People who know you well, who think highly of you, and who can speak to your academic and/or professional achievements, your leadership potential, your time management and organization skills, your critical and analytical thinking skills, etc. If you are enrolled in school or have graduated a year or less prior to the date of applying to the School of Law, one of your letters must be from one of your professors.
19. How much is tuition?
For the 2012-13 academic year, resident tuition and fees are $21,560, while non-resident tuition and fees are $37,070. Carolina Law is a great value at both the resident and non-resident rate. Our students receive an excellent education in a supportive atmosphere.
20. How do I qualify for resident tuition?
Applicants seeking to pay the resident tuition rate must complete an additional residency form and submit that form with the application for admission. Based on the information reported on the residency form, a determination will be made regarding the applicant's intention to make North Carolina his/her place of permanent domicile. Students who do not qualify for resident tuition during the first year of law school may re-petition for resident status during their second and/or third years of school. Residency decisions will only be made in conjunction with an application for admission. It is not possible to have a residency determination made prior to the submission of an application.
21. How much do books cost?
Carolina Law students spend approximately $1,100 each academic year for case books and other required materials.
22. Are scholarships available?
There are a limited number of merit- and need-based scholarships available to students. The law school's highest merit-based award is the Chancellors Scholarship, a renewable scholarship covering tuition and fees, that is awarded to a small number of students in each first-year class. There is no separate scholarship application--all applicants are automatically considered for merit-based scholarships. When resources allow, need-based scholarships are awarded based on information reported on the FAFSA. Most Carolina Law students are using loans to supplement or completely cover the cost of their legal education. View additional information about financing your education.
23. Can I visit the law school?
Prospective students are welcome to plan a visit. You may schedule an appointment to tour the building and observe a first-year class.

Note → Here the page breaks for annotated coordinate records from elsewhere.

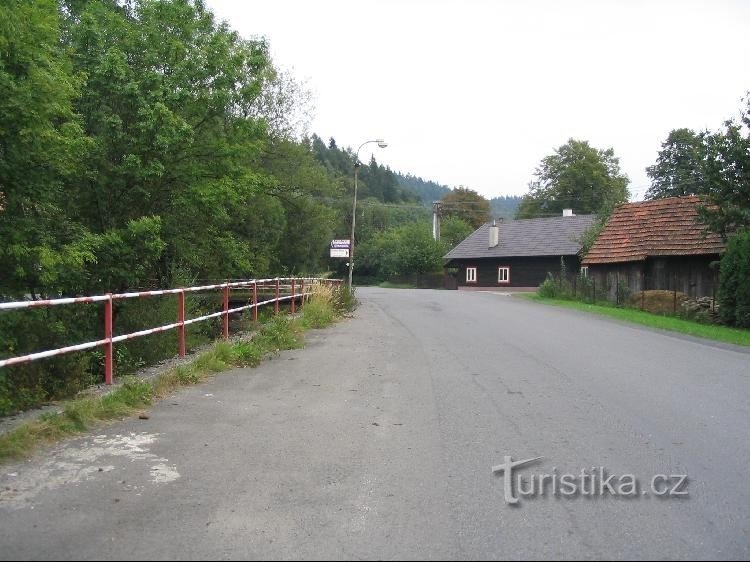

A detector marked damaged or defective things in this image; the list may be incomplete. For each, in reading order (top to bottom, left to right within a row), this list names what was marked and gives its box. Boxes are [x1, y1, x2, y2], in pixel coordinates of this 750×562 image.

cracked asphalt road [1, 286, 750, 556]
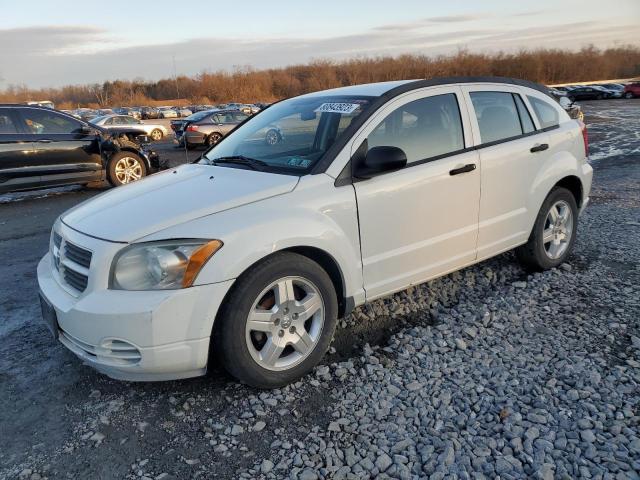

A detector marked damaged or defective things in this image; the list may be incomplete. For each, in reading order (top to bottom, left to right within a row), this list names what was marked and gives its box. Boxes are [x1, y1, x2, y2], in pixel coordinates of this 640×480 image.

damaged black car [1, 105, 161, 193]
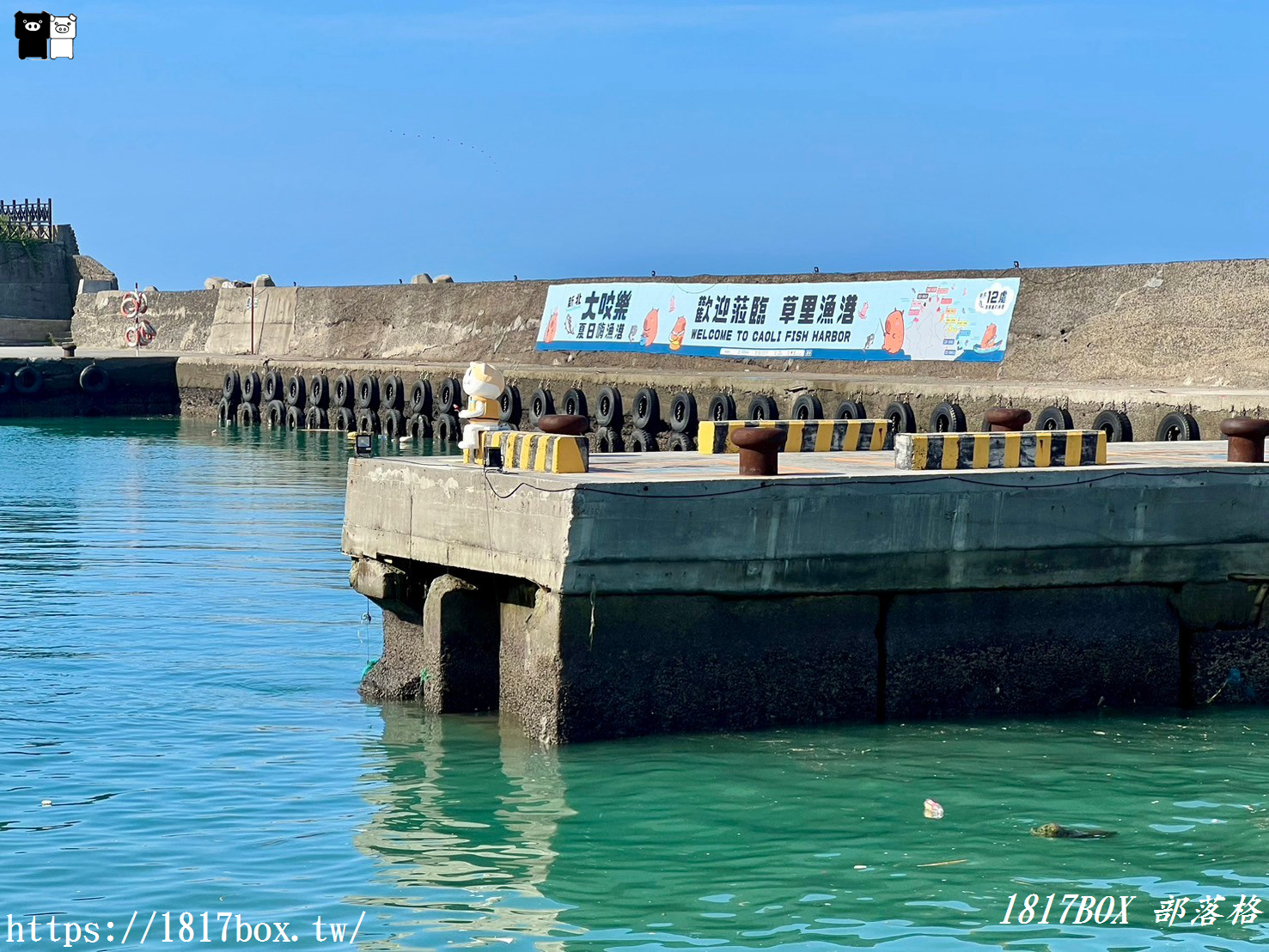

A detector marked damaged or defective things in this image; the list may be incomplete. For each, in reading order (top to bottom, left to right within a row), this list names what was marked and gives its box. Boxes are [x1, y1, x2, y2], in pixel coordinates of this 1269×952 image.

rusty metal bollard [538, 413, 591, 436]
rusty metal bollard [730, 429, 786, 477]
rusty metal bollard [979, 406, 1030, 431]
rusty metal bollard [1217, 416, 1269, 461]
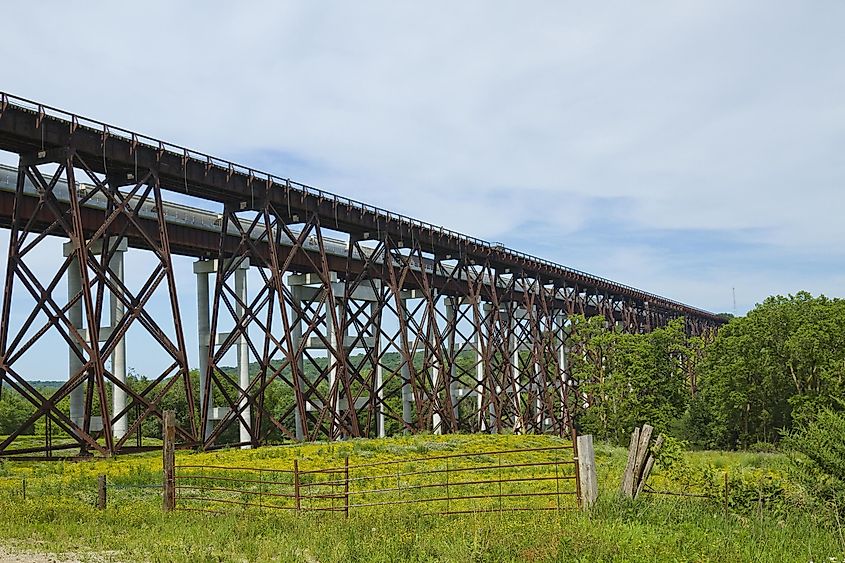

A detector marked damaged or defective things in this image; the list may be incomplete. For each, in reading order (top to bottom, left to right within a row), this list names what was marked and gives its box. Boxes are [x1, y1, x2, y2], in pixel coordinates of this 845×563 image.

rusty steel truss [0, 92, 724, 460]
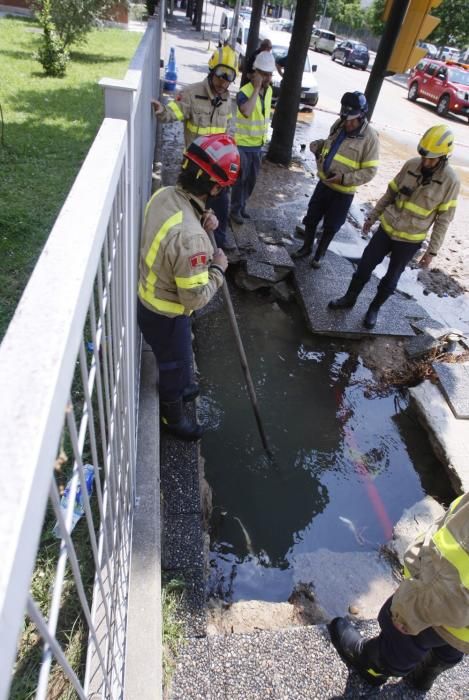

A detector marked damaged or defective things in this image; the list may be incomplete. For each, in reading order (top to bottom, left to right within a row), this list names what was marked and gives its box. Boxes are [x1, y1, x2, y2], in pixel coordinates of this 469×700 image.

broken concrete slab [292, 252, 420, 340]
broken concrete slab [432, 364, 468, 418]
broken concrete slab [406, 380, 468, 490]
broken concrete slab [386, 494, 444, 568]
broken concrete slab [292, 548, 394, 620]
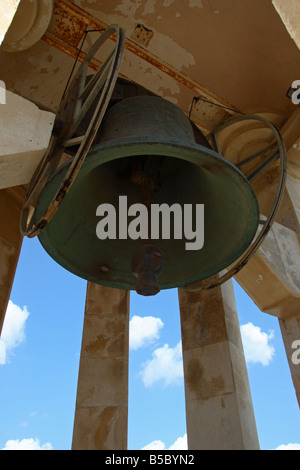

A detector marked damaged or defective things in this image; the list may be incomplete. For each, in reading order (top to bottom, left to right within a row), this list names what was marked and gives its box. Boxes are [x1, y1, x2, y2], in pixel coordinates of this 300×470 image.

rusted metal wheel [20, 25, 125, 237]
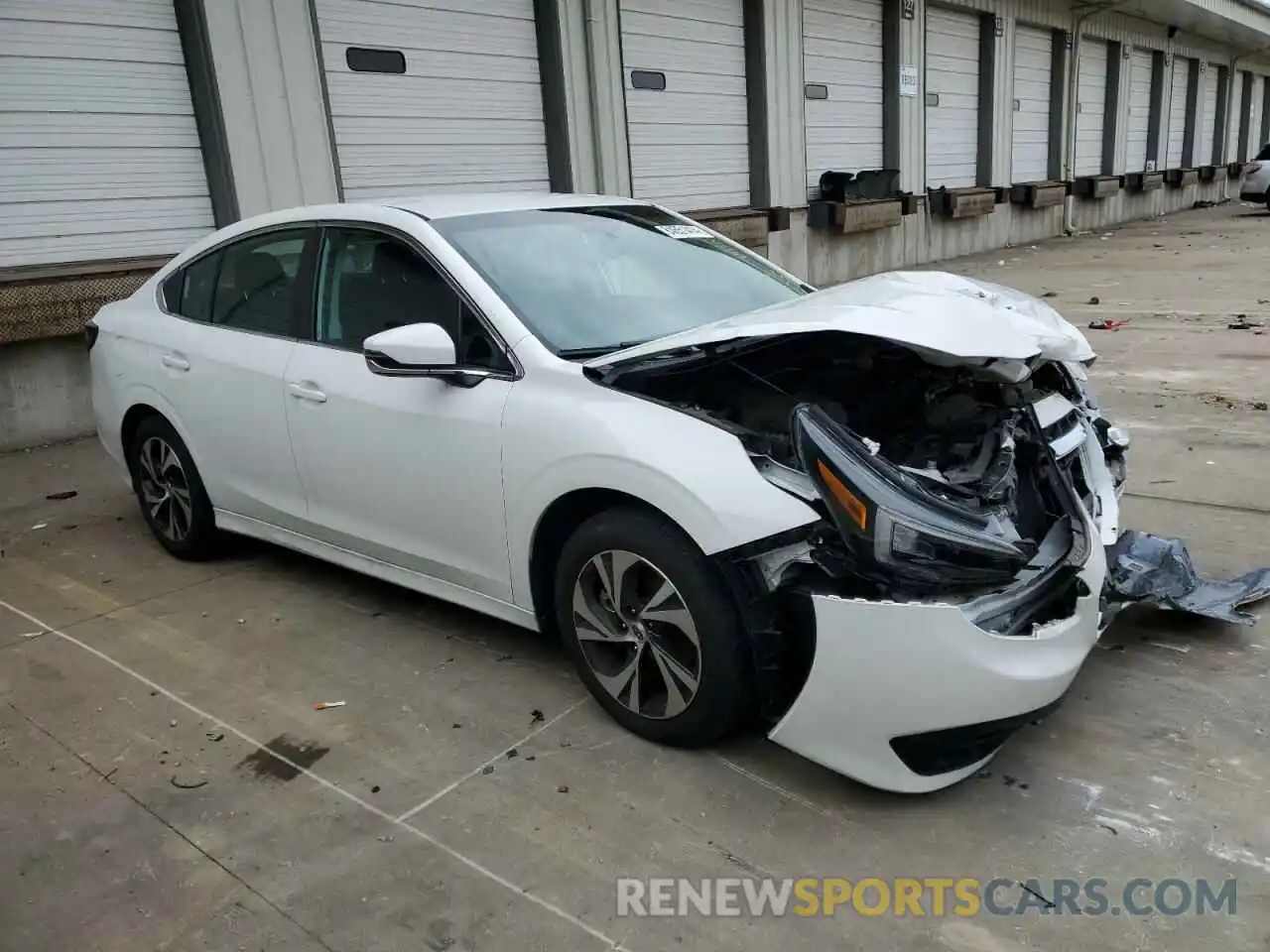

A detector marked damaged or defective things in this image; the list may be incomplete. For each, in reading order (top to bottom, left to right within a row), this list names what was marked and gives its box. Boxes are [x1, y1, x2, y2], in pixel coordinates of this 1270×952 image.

damaged white car [91, 193, 1132, 796]
crumpled hood [588, 271, 1096, 373]
crashed front end [594, 310, 1132, 791]
broken headlight assembly [787, 404, 1036, 596]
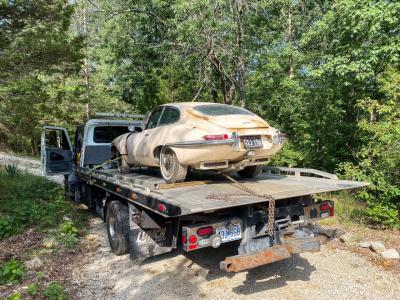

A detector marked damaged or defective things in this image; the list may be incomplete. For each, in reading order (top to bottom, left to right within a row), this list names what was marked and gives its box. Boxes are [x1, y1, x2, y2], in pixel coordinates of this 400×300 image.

rusty classic car [111, 102, 282, 183]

24. Are deferrals available?
One-year deferrals are available on a case-by-case basis. To obtain a deferral, a written request must be submitted to Michael J. States, assistant dean for admissions.
25. Does Carolina Law offer dual degree programs?
Carolina Law offers the following ten dual degree programs:
- J.D./Master of Arts in Mass Communication
- J.D./Master of Business Administration
- J.D./Master in Public Health
- J.D./Master of Regional Planning
- J.D./Master of Public Administration
- J.D./Master of Arts in Sports Administration
- J.D./Master of Science in Library Science
- J.D./Master of Science in Information Science
- J.D./Master of Social Work
- J.D./Master of Public Policy in conjunction with the Terry Sanford Institute for Public Policy at Duke University
Our law students do not have the option to customize their own dual degree programs. Each program within any of our dual degrees has its own independent admissions process. Consequently, applicants interested in pursing a dual degree must apply to each program separately. Admission into one program has no impact on admission into the other program.
26. Do you conduct interviews?
While we do not conduct applicant interviews that affect the admissions decision, applicants are certainly welcome to make an appointment to visit the law school and meet with an admissions staff member to gain additional information and have their questions answered.
27. Does Carolina Law offer a part-time or evening program of study?
No, there is no part-time or evening program at Carolina Law. Our program of study is strictly for full-time law students.